You meet a babe at the bar who’s got sass, smarts, and flair, when you start to get excited over the idea of egg nog, Christmas ham, and naked chicks in Santa hats. You start discussing the holidays. Maybe you get sentimental revisiting the days when you used to sit on Santa’s lap as a kid and have to pee so badly, you were afraid you’d wet Santa, but you weren’t going to lose your chance to give him your gift list. Maybe you start waxing poetic about figgy pudding and bizarre porn featuring elves. Whatever the case may be, you take a glance and see it—a glazed look in the Hot One’s eyes.
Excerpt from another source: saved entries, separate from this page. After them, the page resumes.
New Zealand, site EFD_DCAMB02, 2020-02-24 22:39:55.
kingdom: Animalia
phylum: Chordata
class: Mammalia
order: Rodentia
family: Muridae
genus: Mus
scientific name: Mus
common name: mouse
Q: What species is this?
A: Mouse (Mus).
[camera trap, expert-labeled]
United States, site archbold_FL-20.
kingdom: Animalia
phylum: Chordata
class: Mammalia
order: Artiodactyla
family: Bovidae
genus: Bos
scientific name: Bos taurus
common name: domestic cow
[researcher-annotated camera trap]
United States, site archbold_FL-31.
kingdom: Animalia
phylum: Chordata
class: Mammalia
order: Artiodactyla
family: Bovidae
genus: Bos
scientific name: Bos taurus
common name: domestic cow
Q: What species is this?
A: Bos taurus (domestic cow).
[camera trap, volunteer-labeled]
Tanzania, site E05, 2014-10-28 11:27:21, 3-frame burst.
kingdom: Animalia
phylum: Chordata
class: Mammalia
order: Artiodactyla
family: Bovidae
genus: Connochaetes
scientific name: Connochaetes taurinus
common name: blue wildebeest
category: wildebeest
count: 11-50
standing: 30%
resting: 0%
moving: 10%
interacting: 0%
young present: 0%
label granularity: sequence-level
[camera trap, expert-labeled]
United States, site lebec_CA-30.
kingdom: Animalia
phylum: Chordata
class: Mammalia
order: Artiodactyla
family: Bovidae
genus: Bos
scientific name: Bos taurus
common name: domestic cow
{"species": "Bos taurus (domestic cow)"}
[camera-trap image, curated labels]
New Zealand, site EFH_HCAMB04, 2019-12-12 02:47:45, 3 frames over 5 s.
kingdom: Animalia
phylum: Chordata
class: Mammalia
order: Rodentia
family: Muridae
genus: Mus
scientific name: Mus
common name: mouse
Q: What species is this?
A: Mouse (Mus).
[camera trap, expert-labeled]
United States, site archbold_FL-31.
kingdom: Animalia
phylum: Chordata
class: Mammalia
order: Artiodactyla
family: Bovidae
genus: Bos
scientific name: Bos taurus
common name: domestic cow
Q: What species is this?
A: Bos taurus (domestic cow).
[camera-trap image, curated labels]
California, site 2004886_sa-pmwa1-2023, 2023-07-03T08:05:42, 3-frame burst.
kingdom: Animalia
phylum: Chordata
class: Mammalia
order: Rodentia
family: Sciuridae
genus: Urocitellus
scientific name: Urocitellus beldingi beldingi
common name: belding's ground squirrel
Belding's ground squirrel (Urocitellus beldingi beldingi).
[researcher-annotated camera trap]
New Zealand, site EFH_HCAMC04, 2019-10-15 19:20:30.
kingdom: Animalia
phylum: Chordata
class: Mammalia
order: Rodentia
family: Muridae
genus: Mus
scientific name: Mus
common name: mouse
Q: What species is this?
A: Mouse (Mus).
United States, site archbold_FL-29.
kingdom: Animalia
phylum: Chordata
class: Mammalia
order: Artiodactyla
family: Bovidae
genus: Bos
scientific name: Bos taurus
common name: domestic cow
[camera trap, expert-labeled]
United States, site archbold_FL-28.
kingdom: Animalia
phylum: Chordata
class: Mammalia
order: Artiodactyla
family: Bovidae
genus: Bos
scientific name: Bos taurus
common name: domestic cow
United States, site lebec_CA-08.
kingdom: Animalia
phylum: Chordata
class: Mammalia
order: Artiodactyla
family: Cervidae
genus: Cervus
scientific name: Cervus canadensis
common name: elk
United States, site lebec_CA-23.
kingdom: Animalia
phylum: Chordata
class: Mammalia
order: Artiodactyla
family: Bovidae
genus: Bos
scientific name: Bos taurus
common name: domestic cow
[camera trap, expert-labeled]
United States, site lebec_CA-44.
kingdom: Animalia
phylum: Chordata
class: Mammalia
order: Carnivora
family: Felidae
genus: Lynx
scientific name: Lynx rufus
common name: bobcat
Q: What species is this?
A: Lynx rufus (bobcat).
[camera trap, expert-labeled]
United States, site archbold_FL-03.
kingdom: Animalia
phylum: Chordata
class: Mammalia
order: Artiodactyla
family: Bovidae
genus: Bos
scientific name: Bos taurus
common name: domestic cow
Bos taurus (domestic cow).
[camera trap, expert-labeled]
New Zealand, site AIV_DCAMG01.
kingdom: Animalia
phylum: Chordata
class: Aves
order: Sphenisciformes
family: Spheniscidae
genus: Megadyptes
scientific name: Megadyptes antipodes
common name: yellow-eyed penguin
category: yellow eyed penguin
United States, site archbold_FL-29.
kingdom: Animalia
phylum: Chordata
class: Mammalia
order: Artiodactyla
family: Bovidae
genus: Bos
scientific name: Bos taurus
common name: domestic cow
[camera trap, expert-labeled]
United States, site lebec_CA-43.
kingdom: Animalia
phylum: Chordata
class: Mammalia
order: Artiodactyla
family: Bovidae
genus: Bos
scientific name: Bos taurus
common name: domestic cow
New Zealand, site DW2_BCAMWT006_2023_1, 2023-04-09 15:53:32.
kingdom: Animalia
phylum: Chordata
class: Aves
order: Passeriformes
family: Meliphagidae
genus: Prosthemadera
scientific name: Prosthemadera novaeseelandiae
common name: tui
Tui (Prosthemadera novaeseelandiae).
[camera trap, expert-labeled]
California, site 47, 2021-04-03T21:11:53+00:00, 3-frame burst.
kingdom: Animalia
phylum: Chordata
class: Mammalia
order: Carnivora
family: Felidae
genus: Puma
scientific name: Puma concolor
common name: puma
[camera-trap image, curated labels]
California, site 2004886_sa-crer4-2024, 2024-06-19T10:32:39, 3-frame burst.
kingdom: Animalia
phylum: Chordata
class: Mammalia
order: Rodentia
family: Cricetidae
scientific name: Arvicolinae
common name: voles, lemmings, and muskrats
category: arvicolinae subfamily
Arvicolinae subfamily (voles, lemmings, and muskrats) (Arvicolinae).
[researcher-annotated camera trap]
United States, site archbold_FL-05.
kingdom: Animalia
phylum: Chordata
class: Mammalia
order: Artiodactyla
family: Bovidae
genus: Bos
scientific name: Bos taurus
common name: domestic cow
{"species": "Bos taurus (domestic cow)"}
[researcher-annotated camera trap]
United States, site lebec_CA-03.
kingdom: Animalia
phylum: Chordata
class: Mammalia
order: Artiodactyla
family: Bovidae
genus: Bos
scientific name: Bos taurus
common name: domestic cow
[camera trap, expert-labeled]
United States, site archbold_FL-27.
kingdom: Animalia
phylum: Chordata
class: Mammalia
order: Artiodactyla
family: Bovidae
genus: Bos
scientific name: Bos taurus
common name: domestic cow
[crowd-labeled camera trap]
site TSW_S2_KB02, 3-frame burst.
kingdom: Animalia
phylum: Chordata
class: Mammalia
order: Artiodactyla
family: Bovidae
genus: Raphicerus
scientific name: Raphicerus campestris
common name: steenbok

What could it be, oh hot one?
That’s when she breaks the news to you, a Goy: translation, a non-Jewish boy that she never sat on Santa’s lap, besides that time when she made her ex- boyfriend, who was a little heavy wear a Santa suit so she could act out her Christian fantasies. She’s Jewish. Christmas to her doesn’t mean sweaty uncles and overzealous aunts eating a huge holiday dinner, while hoping you don’t get fondled by an old relative. Christmas means Chinese food and movies. Doing your laundry. Resenting that your non-Jewish friends get this orgasm of a party while you’re counting your eight Hanukkah gifts of a DVD, DVD holder, DVD cleaner, pair of running sneakers, pair of laces, Dr. Scholl’s inserts, foot powder, and sweatband.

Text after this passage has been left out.